Dalam kasus di atas, perusahaan sedang
mengalami krisis atau kendala dalam penyampaian informasi ke publik. Pemberitaan
pasti sedang marak memberitakan tentang organisasi tersebut. public relations
dari organisasi tersebut pasti akan dikejar-kejar dan dicecar banyak
pertanyaan. Maka disinilah praktek penerapan apologia diterapkan. Jadi, saat
krisis apologia bisa kita angkat sebagai salah satu solusinya.
Apologia menurut Coombs 201o memiliki 2
jenis permintaan maaf penuh dan parsial. Apologi penuh berarti organisasi
mengakui bahwa telah terjadi krisis, menerima tanggung jawab dan menyyampaikan
permintaan maaf. Sementara apologi parsial diartikan sebagai ekspresi sederhana
berupa penyesalan atau pemberian perhatian kepada korban krisis.

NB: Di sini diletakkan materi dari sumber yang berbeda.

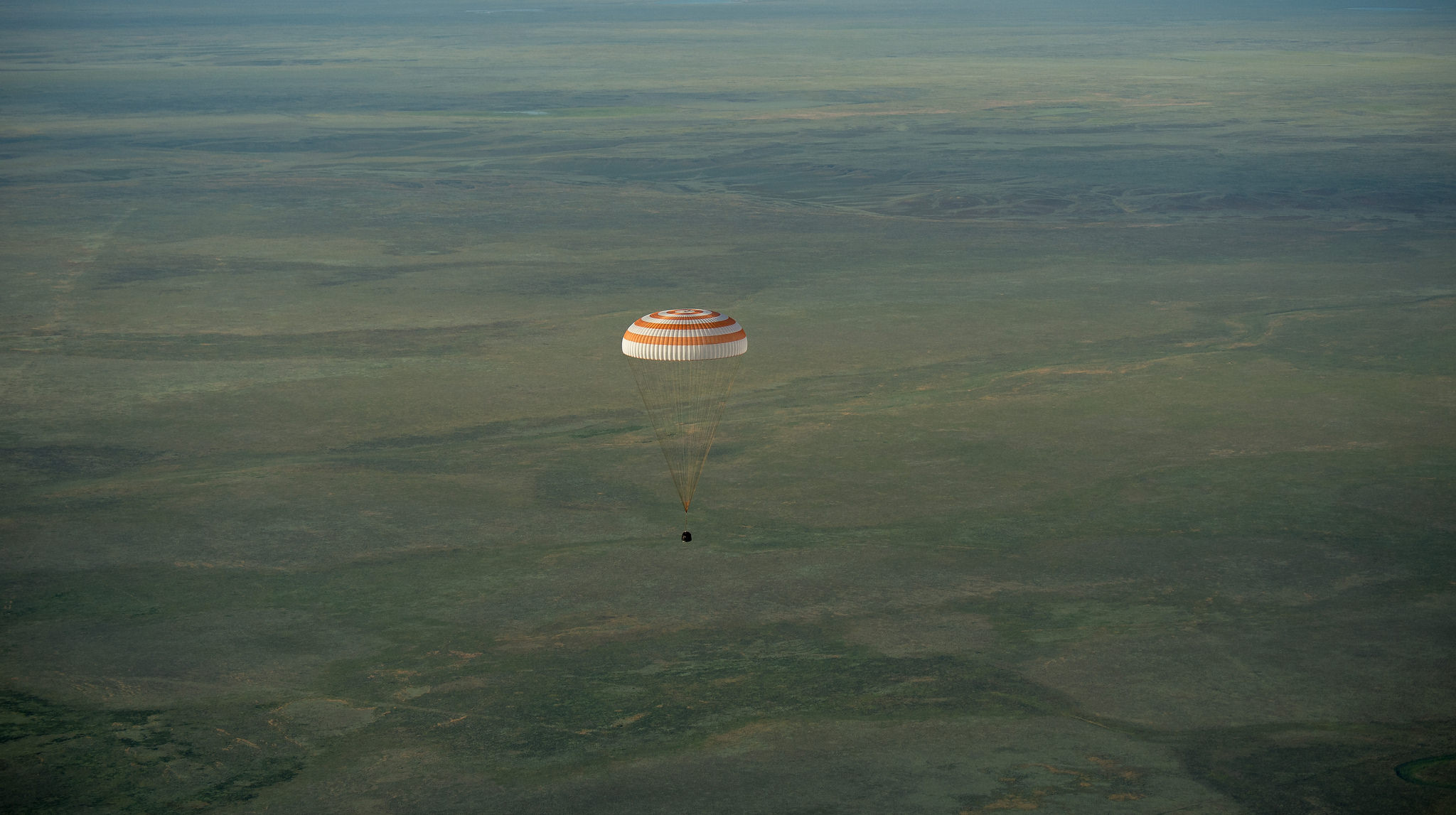 Expedition 43 Soyouz TMA-15M Landing 20150611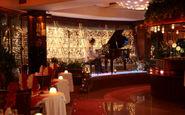 اجرای عجیب موزیک زنده در یکی از رستورانهای تهران +فیلم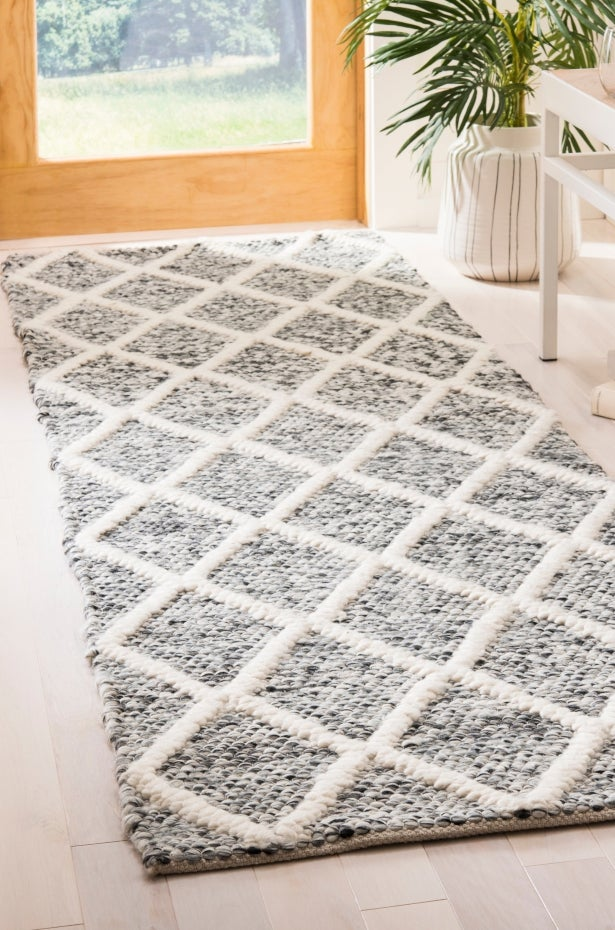 Choose a Runner Rug Pattern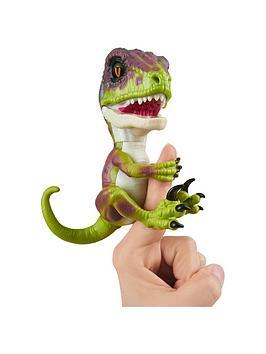 fingerlings-fingerlings-untamed-ndash-velociraptor-dino-ndash-fury-green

Menurut Dionisopolous dan Vibbert 1988 dan
Ware & Linkugel 1973 terdapat 4 strategi apologia
1. Strategi menolak atau menyangkal
(denystrategy)
Strategi ini berisi pesan yang menolak dan menyangkal segala
tuduhan dan tuntutan dan menganggap tuduhan dan tuntutan tersebut salah dan
tidak ada dasar pijakannya
2. Strategi Bolstering
Organisasi berupaya meningkatkan kembali hal-hal positif yang
telah mereka lakukan di masa-masa sebelumnya untuk mengurangi hal-hal positif
yang telah mereka lakukan di masa-masa sebelumnya untuk mengurangi persepsi
negatif terhadap organisasi. Strategi ini fokus pada kekuatan dan keuntungan
yang telah diberikan organisasi kepada masyarakat. Melalui strategi bolstering,
organisasi mengidetifikasikan diri dengan sesuatu yang positif dimata
stakeholder
3. Strategi medefinisikan kembali atau
re-definition
Yaitu metode retorika yyang paling banyak digunakan dalam
corporate apologi. Re-definition yaitu ketika perusahaan dituduh berbuah
kesalahan perusahaan mendefinisikan kembali tuduhan sebagai perilaku imoral
menjadi bermoral
Lalu, strategi re-definition terbagi
menjadi 6 :
1.
Diferensiasi
: strategi ini berisi pesan yang meminta stakeholder untuk menunda penilaian
mereka terhadap organisasi sampai bukti-bukti dijelaskan
2.
Trasenden
: startegi ini hampir mirip dengan deferensiasi, namun trasenden mendefinisikan
kembali konteks dalam bentuk yang lebih luas, lebih abstrak dan mencapai
dimensi religius
3.
Provokasi
: strategi ini berisi klaim organisasi bahwa mereka hanya bereaksi terhadap
kerusakan yang dibuat pihak lain
4.
Itikad
baik : strategi ini berisi klaim organisasi telah mampu mempunyai itikad baik
dengan merumuskan kebijakan spesifik untuk mengatasi krisis meskipun kebijakan
itu masih menuai kritikan
5.
Minimisasi
: yaitu upaya organisasi mengurangi tanggung jawab dengan menyatakan bahwa
masalah yang terjadi adalah masalah kecil dan tidak memiliki dampak besar
6.
Pemisahan
bahwa kritik dan tuduhan tidak akurat dan tidak merefleksikan fakta yang
terjadi
Kekurangan dari sikap Humas pada kasus tersebut
adalah ia menggunakan kata-kata “menanyakan kepada pimpinan” yang berarti
terjadi kendala penyampaian informasi sehingga pihak Humas masih harus
menanyakan hal tersebut, padahal harusnya dia hanya cukup menjawan “saya masih
belum bisa menjawabnya sekarang”.
Kasus 3 : Mengoptimalkan kerja tim dalam
sebuah organisasi
Marmud adalah karyawan PT Makmur Sekali (MS). Marmud dikenal
memiliki prestasi bagus, produktivitas kerja tinggib dan kreatif. Dia sering
berkontribusi dalam meningkatkan penjualan produk karena kemampuannya
menawarkan produk dan mencari konsumen. Tetapi, di sisi lain, Marmud dikenal
juga sebagai trouble maker. Dia sering berulah, seperti sering membolos, sering
bertengkar dengan rekan kerja, lebih suka bekerja sendiri daripada dengan tim.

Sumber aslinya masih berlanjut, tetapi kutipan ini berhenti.